I would drive around and get a feel for places when you are here. We were told Villa Martin was lovely but it was just not for us. Spend time on the internet looking at areas on Google maps but nothing beats standing outside a property to get a feel for the environment.


----------



## Damo1 (Aug 21, 2016)

Simon22 said:


> Does that even come into it for a holiday home?
> 
> I would drive around and get a feel for places when you are here. We were told Villa Martin was lovely but it was just not for us. Spend time on the internet looking at areas on Google maps but nothing beats standing outside a property to get a feel for the environment.


Cheers. Yes I do plan on doing that but would like some sort of an idea beforehand so I can plan and arrange things and not waste anytime. For example looking at some posts and places they seem largely ex pat retirement places which isn't really what I am looking for yet. If I could rule out any obvious places it would save a lot of wasted time and effort.


----------



## davexf (Jan 26, 2009)

Hola 
I meant to imply that you need to think about how often / period of holiday you intend. Lots of people think about a "holiday home" but then try to "make a go of it" by becoming resident or staying for months instead of the "two week summer holiday". 

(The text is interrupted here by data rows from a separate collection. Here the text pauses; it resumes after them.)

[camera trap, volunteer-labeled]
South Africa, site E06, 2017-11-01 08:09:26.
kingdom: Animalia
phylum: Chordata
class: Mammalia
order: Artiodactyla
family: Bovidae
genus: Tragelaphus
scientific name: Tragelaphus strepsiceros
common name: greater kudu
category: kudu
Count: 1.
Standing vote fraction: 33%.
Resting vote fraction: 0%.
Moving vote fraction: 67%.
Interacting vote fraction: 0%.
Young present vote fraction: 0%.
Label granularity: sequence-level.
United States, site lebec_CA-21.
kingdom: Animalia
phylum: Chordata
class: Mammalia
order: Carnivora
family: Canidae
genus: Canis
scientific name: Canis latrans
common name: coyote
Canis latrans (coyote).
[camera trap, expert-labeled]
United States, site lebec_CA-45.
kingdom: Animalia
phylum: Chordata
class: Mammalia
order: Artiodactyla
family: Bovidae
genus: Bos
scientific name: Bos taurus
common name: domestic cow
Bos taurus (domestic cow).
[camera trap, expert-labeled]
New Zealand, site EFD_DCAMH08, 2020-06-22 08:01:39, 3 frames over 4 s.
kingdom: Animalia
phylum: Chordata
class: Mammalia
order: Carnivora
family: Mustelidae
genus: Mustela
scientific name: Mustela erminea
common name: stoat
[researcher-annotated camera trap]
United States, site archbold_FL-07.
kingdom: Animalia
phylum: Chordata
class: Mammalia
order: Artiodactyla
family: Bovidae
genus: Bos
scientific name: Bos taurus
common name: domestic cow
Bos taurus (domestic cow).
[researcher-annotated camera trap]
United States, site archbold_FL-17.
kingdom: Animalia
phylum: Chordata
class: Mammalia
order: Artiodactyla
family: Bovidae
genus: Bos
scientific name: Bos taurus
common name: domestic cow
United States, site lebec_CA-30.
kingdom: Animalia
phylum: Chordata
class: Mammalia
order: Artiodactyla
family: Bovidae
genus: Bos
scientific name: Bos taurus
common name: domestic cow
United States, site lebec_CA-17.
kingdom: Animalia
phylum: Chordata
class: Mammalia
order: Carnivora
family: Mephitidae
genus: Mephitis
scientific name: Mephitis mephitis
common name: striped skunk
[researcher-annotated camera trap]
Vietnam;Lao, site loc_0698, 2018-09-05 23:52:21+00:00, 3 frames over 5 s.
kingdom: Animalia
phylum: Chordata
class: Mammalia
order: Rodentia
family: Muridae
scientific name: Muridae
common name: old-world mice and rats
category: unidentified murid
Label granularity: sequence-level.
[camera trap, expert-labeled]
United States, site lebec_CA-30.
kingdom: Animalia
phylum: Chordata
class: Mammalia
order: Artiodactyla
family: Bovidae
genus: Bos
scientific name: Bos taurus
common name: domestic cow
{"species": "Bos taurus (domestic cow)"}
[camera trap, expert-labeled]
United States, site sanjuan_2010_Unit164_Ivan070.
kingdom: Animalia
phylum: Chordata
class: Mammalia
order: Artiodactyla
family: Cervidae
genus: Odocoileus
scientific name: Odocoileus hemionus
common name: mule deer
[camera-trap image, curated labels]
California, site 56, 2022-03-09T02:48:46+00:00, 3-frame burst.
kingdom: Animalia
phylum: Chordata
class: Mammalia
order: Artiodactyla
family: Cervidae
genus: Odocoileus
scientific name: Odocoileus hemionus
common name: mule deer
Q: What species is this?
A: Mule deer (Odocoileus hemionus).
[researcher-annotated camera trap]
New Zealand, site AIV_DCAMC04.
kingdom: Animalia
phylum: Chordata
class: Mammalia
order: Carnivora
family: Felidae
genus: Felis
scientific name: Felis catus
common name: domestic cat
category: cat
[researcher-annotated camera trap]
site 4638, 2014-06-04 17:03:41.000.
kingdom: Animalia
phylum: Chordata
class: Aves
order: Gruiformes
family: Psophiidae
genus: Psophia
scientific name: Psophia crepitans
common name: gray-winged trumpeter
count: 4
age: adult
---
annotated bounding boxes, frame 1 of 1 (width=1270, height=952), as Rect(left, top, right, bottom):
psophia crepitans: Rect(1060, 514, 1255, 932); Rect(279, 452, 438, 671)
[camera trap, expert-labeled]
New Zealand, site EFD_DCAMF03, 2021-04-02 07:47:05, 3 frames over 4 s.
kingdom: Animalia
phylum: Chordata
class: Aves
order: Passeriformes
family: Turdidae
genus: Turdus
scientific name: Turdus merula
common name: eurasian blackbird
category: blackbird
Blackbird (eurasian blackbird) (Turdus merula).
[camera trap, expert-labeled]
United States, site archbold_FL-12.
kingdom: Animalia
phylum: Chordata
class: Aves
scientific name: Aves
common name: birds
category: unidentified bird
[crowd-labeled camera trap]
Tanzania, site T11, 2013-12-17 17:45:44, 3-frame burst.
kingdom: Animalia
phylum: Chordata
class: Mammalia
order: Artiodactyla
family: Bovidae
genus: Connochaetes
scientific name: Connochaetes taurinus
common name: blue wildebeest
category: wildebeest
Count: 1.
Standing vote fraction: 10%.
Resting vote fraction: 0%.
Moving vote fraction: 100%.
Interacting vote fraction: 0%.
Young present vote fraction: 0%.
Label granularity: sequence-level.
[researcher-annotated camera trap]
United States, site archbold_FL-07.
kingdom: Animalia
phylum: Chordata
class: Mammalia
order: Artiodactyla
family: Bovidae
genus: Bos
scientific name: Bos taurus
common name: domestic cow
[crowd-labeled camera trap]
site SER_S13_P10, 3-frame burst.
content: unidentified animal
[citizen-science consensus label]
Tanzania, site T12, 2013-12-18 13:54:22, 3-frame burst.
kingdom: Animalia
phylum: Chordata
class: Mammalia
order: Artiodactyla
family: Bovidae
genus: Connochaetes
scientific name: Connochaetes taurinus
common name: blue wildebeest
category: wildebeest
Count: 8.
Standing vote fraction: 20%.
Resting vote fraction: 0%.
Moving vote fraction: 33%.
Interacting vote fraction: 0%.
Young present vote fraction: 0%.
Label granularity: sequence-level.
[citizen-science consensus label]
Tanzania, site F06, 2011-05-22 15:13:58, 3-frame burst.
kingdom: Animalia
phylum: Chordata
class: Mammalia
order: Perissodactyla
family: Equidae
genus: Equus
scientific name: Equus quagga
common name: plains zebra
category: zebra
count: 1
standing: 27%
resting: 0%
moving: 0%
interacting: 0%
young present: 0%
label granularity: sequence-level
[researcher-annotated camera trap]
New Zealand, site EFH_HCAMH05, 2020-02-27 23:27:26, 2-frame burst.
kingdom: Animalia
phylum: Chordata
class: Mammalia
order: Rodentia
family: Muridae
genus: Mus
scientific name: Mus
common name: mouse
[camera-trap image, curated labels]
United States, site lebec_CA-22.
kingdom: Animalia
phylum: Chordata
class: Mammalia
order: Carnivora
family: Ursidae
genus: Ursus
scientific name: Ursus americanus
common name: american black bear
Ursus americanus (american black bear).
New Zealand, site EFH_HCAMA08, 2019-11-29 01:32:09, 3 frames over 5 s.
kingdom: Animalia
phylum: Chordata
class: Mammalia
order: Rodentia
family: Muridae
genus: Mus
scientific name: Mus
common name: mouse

The difference in when and the period of stay makes the difference - for instance some people like to come to Spain around Christmas / New Year. 

Davexf


----------



## Damo1 (Aug 21, 2016)

davexf said:


> Hola
> I meant to imply that you need to think about how often / period of holiday you intend. Lots of people think about a "holiday home" but then try to "make a go of it" by becoming resident or staying for months instead of the "two week summer holiday".
> 
> The difference in when and the period of stay makes the difference - for instance some people like to come to Spain around Christmas / New Year.
> ...


Hola

This would purely be a holiday home and my wife and I would continue to work and live in the UK for the vast majority of the year. It is quite possible we may retire there way down the line if we do like it enough but that is 20+ years away (unless I get lucky!). 

My wife's a teacher and I get very good holidays. As a side note this is also part of the reason I want to buy because it costs a small fortune to go away in the school holidays. I would probably be looking at going away maybe a week in Autumn\Winter, Easter and maybe a couple of different times over the summer. I would then probably look to rent it out when I can. Obviously I realise that I am not going to able to rent it all year but maybe 10 weeks a year or so if I can to help it pay its way.


----------